Mon lien avec lui était très fort. Il était exigeant et il avançait. Parfois très vite, parfois trop vite et cela me ressemble. Il était têtu et aussi très sensible, ouvert. Je crois que nous avions la détermination en commun, l’intégrité sans doute et l’authenticité. Ce qui nous reliait, c’était la croyance profonde dans ce qu’il disait souvent : “il faut se transformer, il faut cheminer et ce n’est pas facile”. C’est tout cela qui m’a donné le goût de faire un film sur lui, sur son parcours et sa transformation d’homme d’affaires dur, solitaire, en entrepreneur au service des autres et guidé par une mission de transmission. Parce que sa force, sa détermination, sa prise de conscience me touchaient personnellement. Le film aborde des questions communes à tout le monde, comme qu’est-ce qui nous rend heureux ? Comment travailler ensemble ? Michel Valentin a tenté d’y répondre d’une certaine façon et c’est ce que je souhaite partager avec le public.

Comment avez-vous poursuivi la réalisation et le montage du film suite au décès de Michel Valentin ?

Ce film fut un défi. La ligne était fragile entre mon lien affectif avec Michel Valentin et Isabelle Peloux et le fait que je voulais donner la parole à l’entrepreneur sans faire un reportage sur les Amanins. J’avais commencé à tourner cinq mois avant sa mort. Sa disparition soudaine nous a grandement bouleversés. Et n’a pas changé mon intention de réaliser le film, bien au contraire. Il a fallu transformer le processus de création initial. J’aime travailler la construction du film aussi durant le montage et là je me heurtais à tout ce qui manquait sur Michel. Il a fallu retracer le fil rouge, inclure des témoignages. Il était souvent appelé à prendre la parole publiquement et je suis allée chercher des enregistrements sonores, des émissions radio, des images d’archives.
Laure Baudouin, la monteuse a témoigné d’une grande patience pour faire évoluer le film. C’était une expérience très riche et une précieuse collaboration. J’ai beaucoup appris.

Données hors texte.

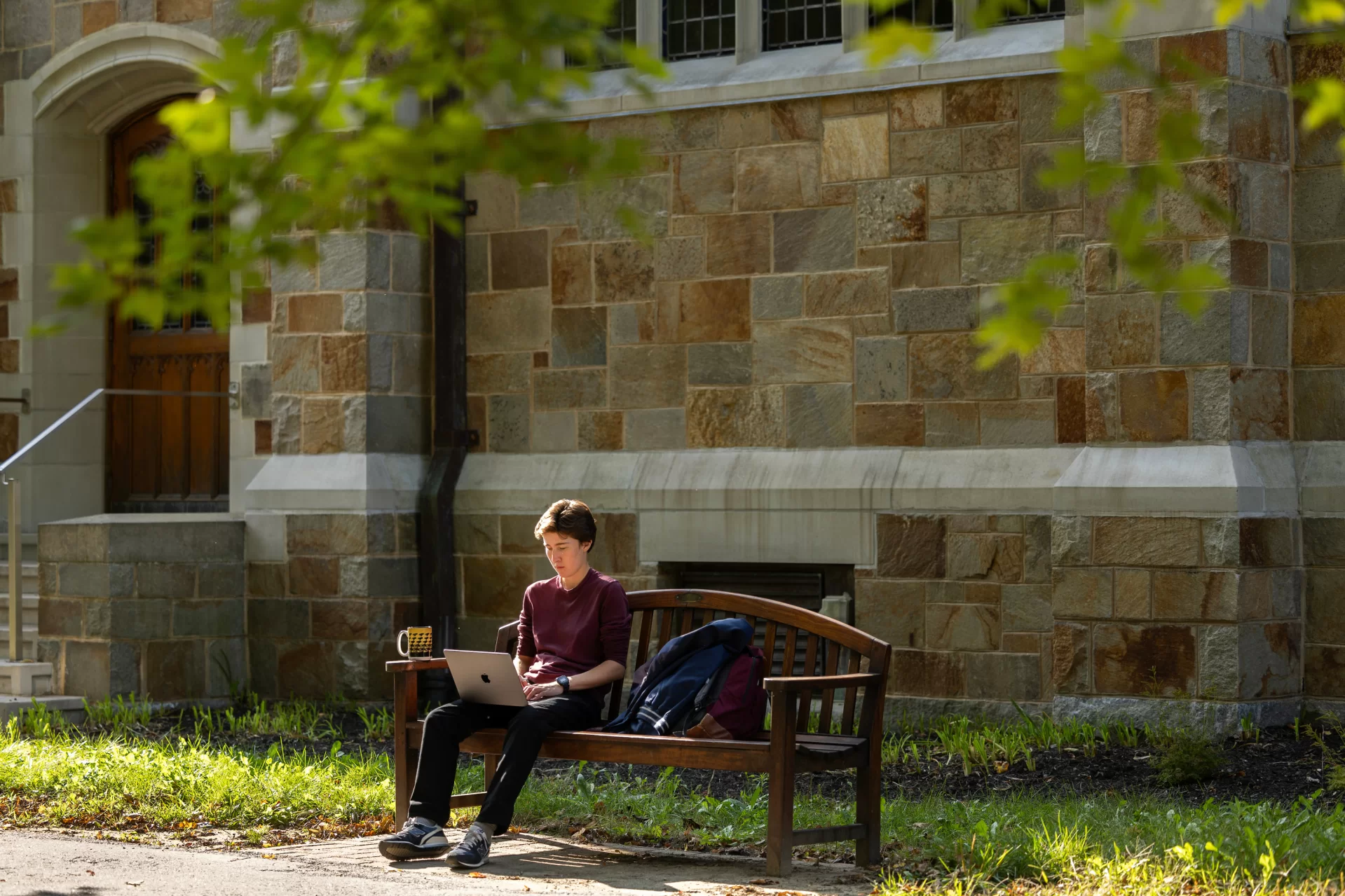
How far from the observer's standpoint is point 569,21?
3.79 metres

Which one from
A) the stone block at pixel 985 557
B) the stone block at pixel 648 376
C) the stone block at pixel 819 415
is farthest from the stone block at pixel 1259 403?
the stone block at pixel 648 376

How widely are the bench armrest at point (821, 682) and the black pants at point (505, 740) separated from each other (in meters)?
0.77

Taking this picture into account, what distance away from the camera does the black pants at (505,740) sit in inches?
260

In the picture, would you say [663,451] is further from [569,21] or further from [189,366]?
[569,21]

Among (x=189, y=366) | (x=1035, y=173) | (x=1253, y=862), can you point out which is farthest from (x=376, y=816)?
(x=189, y=366)

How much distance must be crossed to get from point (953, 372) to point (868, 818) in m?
3.74

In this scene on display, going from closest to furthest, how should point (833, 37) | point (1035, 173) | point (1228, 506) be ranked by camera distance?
1. point (1228, 506)
2. point (1035, 173)
3. point (833, 37)

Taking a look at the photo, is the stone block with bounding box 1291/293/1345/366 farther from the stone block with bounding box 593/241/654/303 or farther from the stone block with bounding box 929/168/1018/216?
the stone block with bounding box 593/241/654/303

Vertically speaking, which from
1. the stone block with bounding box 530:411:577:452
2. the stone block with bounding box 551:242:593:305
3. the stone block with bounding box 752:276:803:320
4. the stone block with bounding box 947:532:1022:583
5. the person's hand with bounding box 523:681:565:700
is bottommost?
the person's hand with bounding box 523:681:565:700

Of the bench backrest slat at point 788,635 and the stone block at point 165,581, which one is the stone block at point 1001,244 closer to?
the bench backrest slat at point 788,635

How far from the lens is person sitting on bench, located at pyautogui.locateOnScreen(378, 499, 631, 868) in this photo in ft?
21.6

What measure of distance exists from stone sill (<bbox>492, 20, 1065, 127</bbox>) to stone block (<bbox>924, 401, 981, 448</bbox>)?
1.61 meters

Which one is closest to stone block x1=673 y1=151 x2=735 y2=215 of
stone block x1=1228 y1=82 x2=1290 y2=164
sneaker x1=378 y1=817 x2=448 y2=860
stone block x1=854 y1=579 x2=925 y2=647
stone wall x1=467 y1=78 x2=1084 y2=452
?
stone wall x1=467 y1=78 x2=1084 y2=452

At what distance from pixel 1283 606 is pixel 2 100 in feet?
28.8
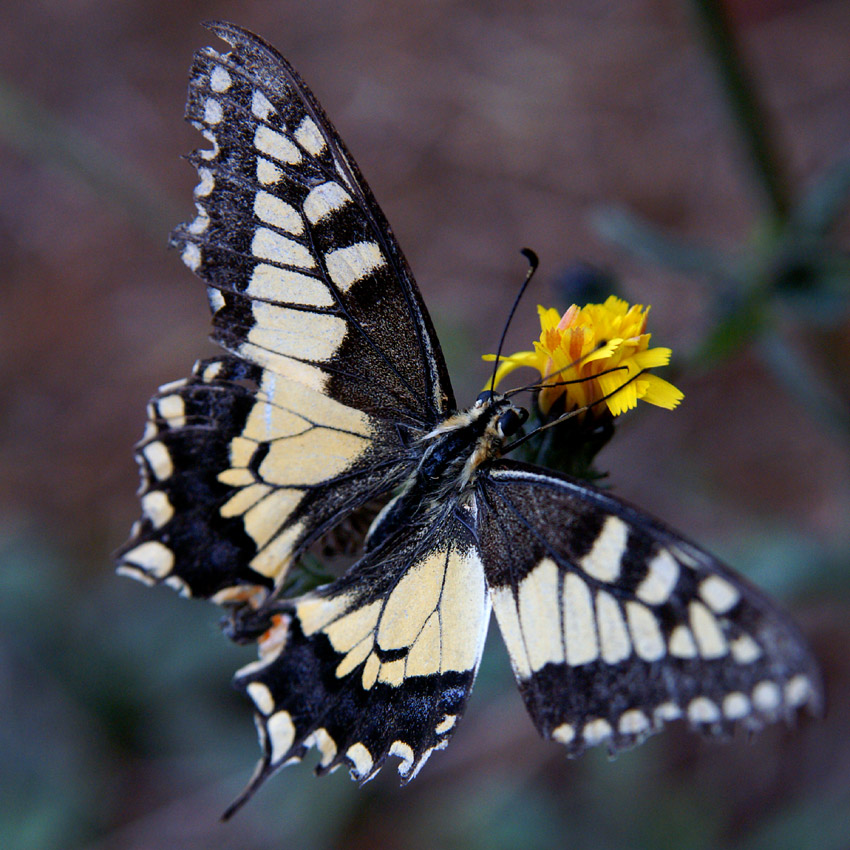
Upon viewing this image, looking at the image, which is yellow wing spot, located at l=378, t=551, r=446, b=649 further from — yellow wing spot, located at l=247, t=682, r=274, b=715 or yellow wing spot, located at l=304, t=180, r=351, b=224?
yellow wing spot, located at l=304, t=180, r=351, b=224

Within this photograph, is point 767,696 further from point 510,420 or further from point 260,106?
point 260,106

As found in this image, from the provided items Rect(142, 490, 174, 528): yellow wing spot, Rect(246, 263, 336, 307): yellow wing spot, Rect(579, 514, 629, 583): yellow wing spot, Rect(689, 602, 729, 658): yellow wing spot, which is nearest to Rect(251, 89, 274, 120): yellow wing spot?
Rect(246, 263, 336, 307): yellow wing spot

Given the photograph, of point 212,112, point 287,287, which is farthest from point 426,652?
point 212,112

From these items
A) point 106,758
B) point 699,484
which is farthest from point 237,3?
point 106,758

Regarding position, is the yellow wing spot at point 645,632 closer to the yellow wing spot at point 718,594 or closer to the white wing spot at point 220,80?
the yellow wing spot at point 718,594

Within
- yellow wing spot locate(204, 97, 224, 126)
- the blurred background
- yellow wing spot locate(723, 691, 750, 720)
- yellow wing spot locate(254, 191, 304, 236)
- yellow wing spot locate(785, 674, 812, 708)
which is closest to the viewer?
yellow wing spot locate(785, 674, 812, 708)

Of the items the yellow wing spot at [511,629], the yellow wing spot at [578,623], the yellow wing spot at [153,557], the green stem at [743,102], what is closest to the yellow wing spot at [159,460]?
the yellow wing spot at [153,557]
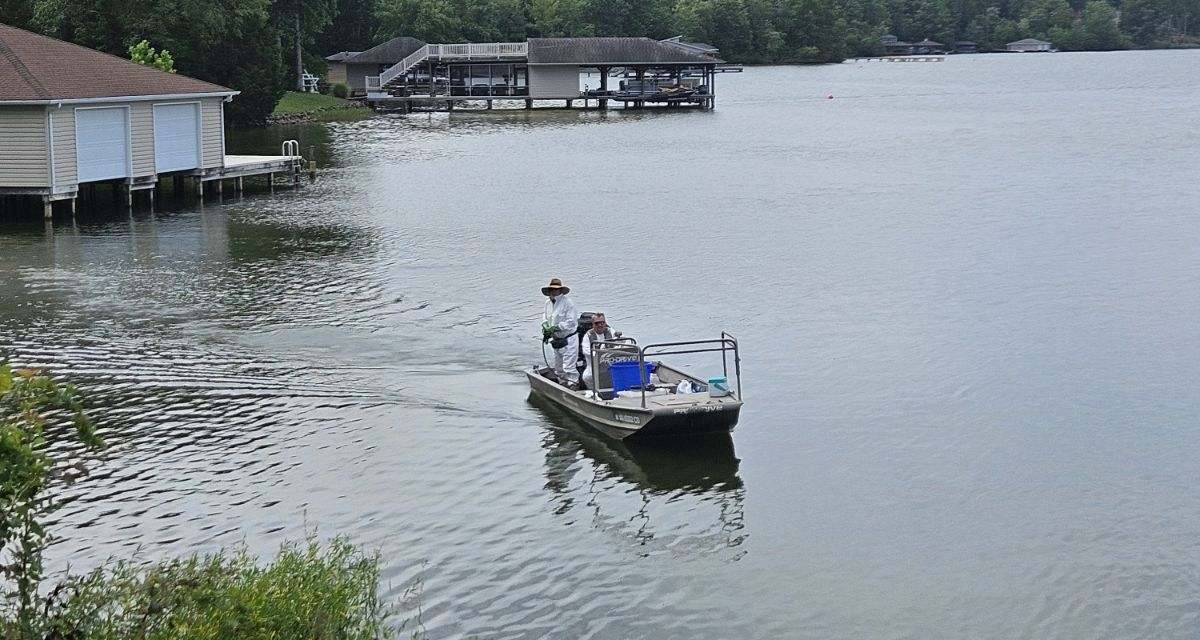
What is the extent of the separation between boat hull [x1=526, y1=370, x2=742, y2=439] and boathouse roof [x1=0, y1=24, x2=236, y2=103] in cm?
2497

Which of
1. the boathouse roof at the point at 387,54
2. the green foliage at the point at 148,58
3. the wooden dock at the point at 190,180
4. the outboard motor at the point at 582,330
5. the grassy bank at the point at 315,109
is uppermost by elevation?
the boathouse roof at the point at 387,54

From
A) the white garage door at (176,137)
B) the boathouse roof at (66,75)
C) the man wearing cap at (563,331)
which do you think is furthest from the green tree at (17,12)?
the man wearing cap at (563,331)

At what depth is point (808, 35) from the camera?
641 ft

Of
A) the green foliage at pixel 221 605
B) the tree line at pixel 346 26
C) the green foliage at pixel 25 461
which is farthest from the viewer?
the tree line at pixel 346 26

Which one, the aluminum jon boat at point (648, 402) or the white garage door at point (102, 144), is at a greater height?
the white garage door at point (102, 144)

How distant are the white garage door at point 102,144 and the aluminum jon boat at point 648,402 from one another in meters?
25.1

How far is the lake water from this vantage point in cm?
1828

Avez-vous d’autres projets de films ?

Oui, bien sûr ! Plusieurs sont en développement.
Bernard Émond, un réalisateur québécois, écrit : « Nous sommes devenus les spectateurs désabusés d'une réalité que notre inattention a vidé de sa substance…Persister à faire des films dans ces conditions tient du pari et de la prière. Le pari : que par le travail du cinéma il soit possible de parvenir à une véritable attention au monde ; la prière : qu'il se trouve encore des spectateurs pour librement accorder aux films réalisés dans cet esprit une égale attention et par là une même attention au monde. Le cinéma devient alors autre chose qu'une technologie du divertissement ou de la persuasion (pour ne pas dire propagande) : il devient une manière de s'appliquer à voir, à voir derrière, à voir au-dessus des choses, à voir ce qui ne se voit pas du premier coup d'oeil, à voir ce qui est devenu invisible dans un monde encombré d'images. Voir ce qui est devenu invisible : la délicatesse des liens humains ; la profondeur d'un désarroi ; la beauté d'un visage vieillissant ; l'infinie subtilité d'une lumière matinale ; ce qu'il y a derrière les gestes du travail ; la vérité cachée d'un baiser, d'une caresse ; ce qui se passe quand on ne dit rien.»(2)

C’est ce qui me guide dans mon travail de cinéaste. Je suis en chemin...

(1) Les Amanins, centre agro-écologique dans la Drôme, est un lieu d’accueil, d’éducation et de transmission avec une ferme et une école primaire, imaginé par Pierre Rabhi, Michel Valentin et Isabelle Peloux. Il est actuellement géré par une scop et une association.